Si vous suivez de près l’actualité de la création ludique au Québec, vous avez à coup sûr entendu parler de Fourmidable. Ce projet Kickstarter de conception 100% québécoise a rencontré un franc succès. Fort de cette belle expérience, la sympathique équipe de Sphere Games revient avec un nouveau projet Kickstarter : DiverCity. Qu’est-ce qui se cache derrière ce nouveau jeu de mots facétieux?

Pour préserver le monde de la dévastation

« L’idée de DiverCity m’est venu lors de la phase de création de Fourmidable, alors que j’étais en Malaisie avec ma copine et des amis », nous confie Maxime Tardif, l’auteur du jeu. « Nous avons fait nos cours de plongée sur une petite île du nom de Mabul Island et j’ai découvert un monde sous-marin magnifique, rempli de couleurs et de surprises! Je me suis alors dit, pas le choix, le prochain jeu que je fais sera sur la plongée! ». Outre l’inspiration que lui a donnée ce monde aquatique, Maxime veut aussi transmettre un message fort. « Avec la destruction actuelle des récifs de coraux, le sujet est d’actualité et m’intéresse beaucoup au niveau engagement social », ajoute-t-il.

Les requins sont nos amis

 

©Sphere Games

Nous avons eu la chance de mettre la main sur un prototype du jeu et c’est avec excitation que nous avons découvert le contenu! C’est beau, c’est coloré, les illustrations sont plaisantes. Et même si le matériel n’est pas définitif, on réalise tout de suite que, comme pour Fourmidable, la boîte sera loin d’être vide. Le matériel est conséquent, pour notre plus grand plaisir! Et rien d’inutile pour autant.

DiverCity nous plonge (hum) dans une rude bataille entre les vils industriels qui veulent tirer profit d’un récif corallien, et les braves plongeurs qui tentent de le préserver. Durant le jeu, l’exploration des fonds marins permettra de protéger les espèces mises en danger par la venue d’hôtels, de plateformes pétrolières, ou encore de pêcheurs qui délaissent la canne pour la dynamite (méthode qu’on imagine peu « coral friendly »).

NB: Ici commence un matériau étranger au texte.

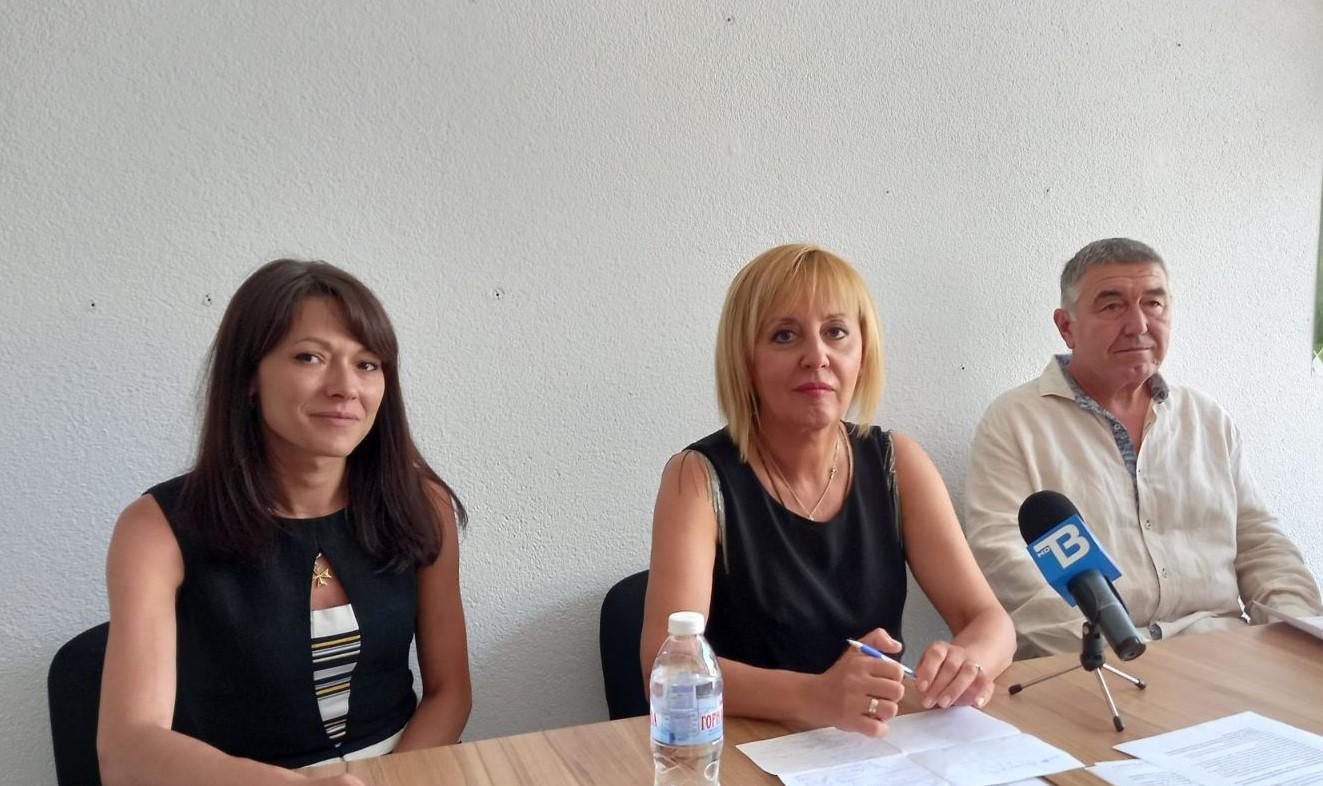 Манолова: Ще настояваме преизчисляването на пенсиите и подкрепата за младите да започнат от 1 октомври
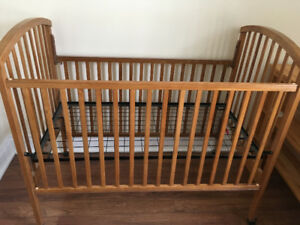 Solid wood crib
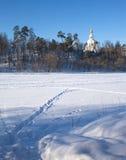 Paisagem do inverno com a igreja do russo no monte Imagens de Stock Royalty Free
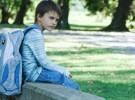 Los niños siguen transportando peso de más en sus mochilas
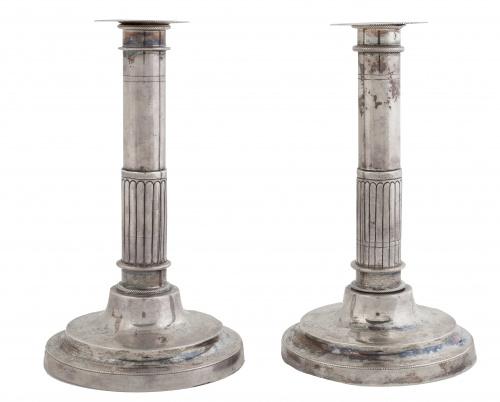 Pareja de candeleros de plata en su color.Córdoba, primer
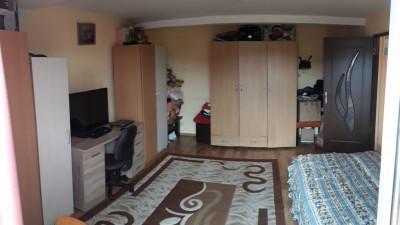Vanzare Apartament 2 camere, Decomandat, 54 mp, zona Dragos Voda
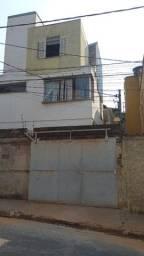 Título do anúncio: Casa 3 pavimentos + 2 kitnets em obras nos fundos do terreno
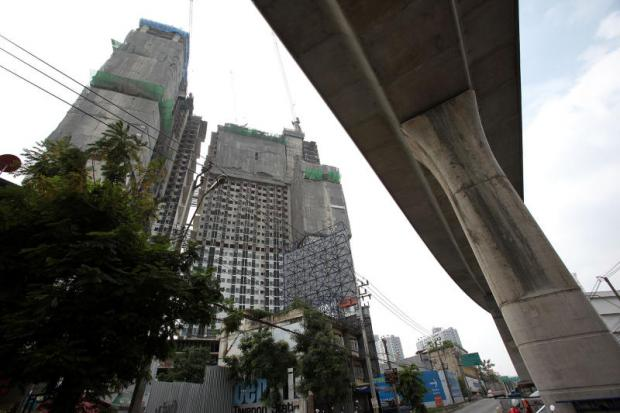 Condos along the Purple Line in Nonthaburi. Muang and Pak Kret districts saw the largest proportion of unsold condo supply in the first half of 2018.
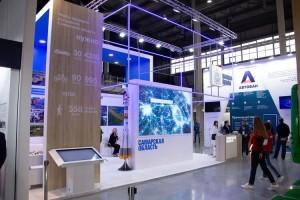В крупнейшем событии дорожной отрасли в этом году принимают участие 250 компаний из 50 российских регионов, а также из Китая, Швейцарии и Чехии.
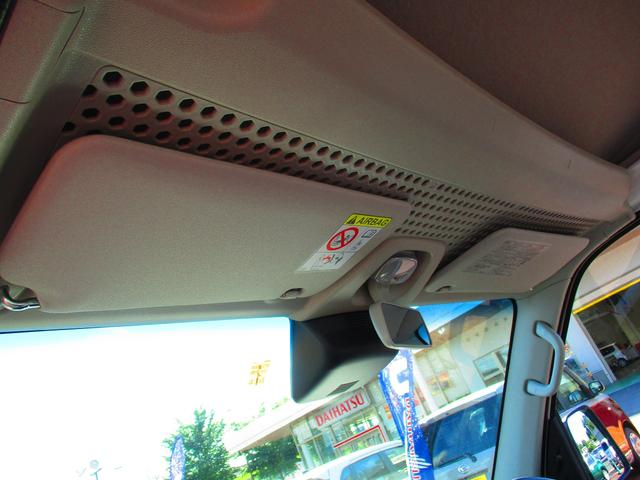 前席の上には棚があります。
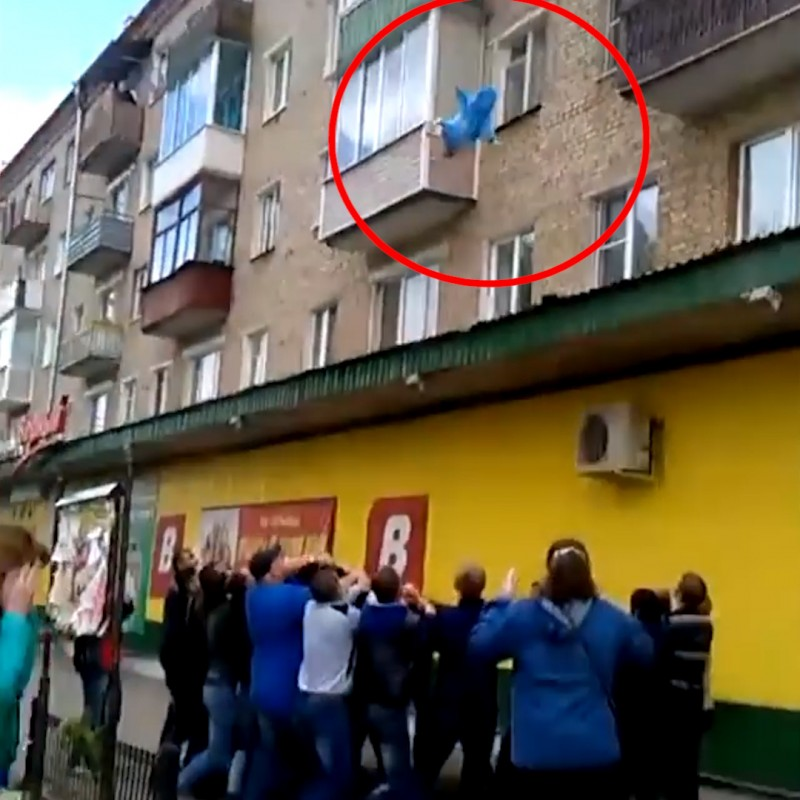 He threw his children and wife through a 5-story window – the neighbors did what they could to catch them 3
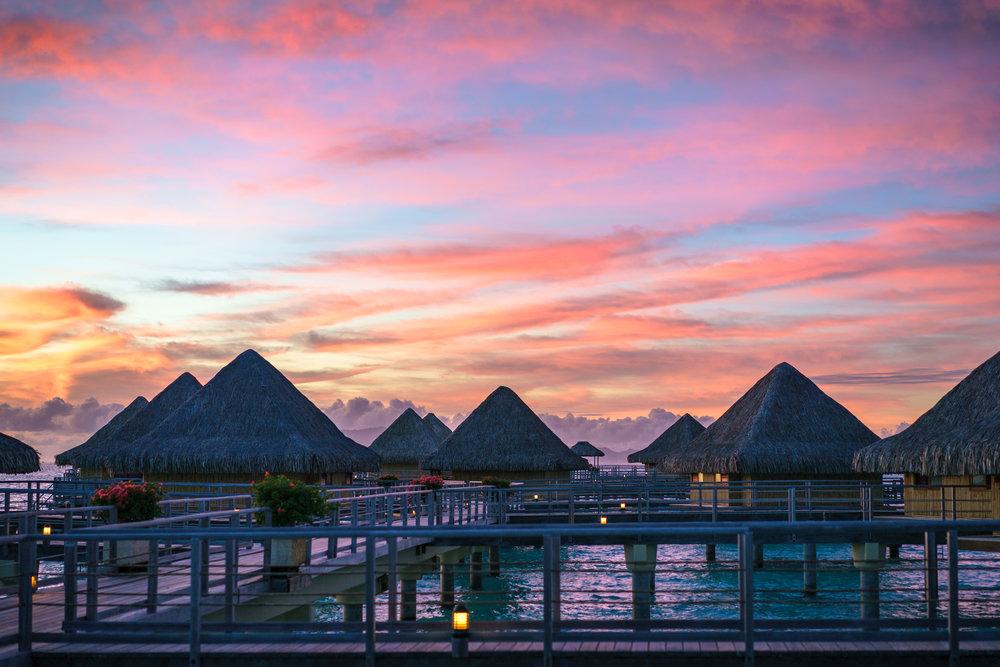 Bora Bora - Abril y Noviembre son los mejores meses para visitar la Polinesia Francesa. Los costos descienden drásticamente comparados con la temporada alta que corre de mayo a octubre. Los famosos bungalows son mucho más accesibles en esta temporada.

Qu’en est-il du jeu lui-même? C’est avant tout un jeu d’exploration coopératif. Les règles sont complètes et sans grosse zone d’ombre. Le cœur du jeu, l’exploration via la pose de tuiles, est soumis à plusieurs contraintes avec lesquelles il va falloir jongler. Tout d’abord, les déplacements sous l’eau sont limités par la réserve d’oxygène. De plus, pour parvenir à protéger convenablement les espèces menacées, il faudra compter sur l’aide des autres joueurs, via un système « à l’aveugle » qui n’est pas sans rappeler Hanabi.  Enfin, il importe d’optimiser le choix de couleurs lors de la pose des tuiles, cela afin de pouvoir récupérer de précieuses cartes spéciales qui permettront de contrer la menace industrielle. Mention spéciale pour l’attaque de requins qui fait fuir les touristes… ce qui est une excellente nouvelle pour les joueurs!

La Guerre des Étoiles... de mer

©Sphere Games

Tout comme dans Fourmidable, on a le plaisir de pouvoir choisir son niveau de difficulté, avec 2 échelles, ce qui donne non pas un, ni 2, mais 20 niveaux de difficulté (dans la version testée)! Ajoutez à cela une variante où un des joueurs joue le méchant industriel, et vous comprendrez qu’il y a de quoi faire en termes d’ajustement du jeu, selon les joueurs présents et le défi souhaité.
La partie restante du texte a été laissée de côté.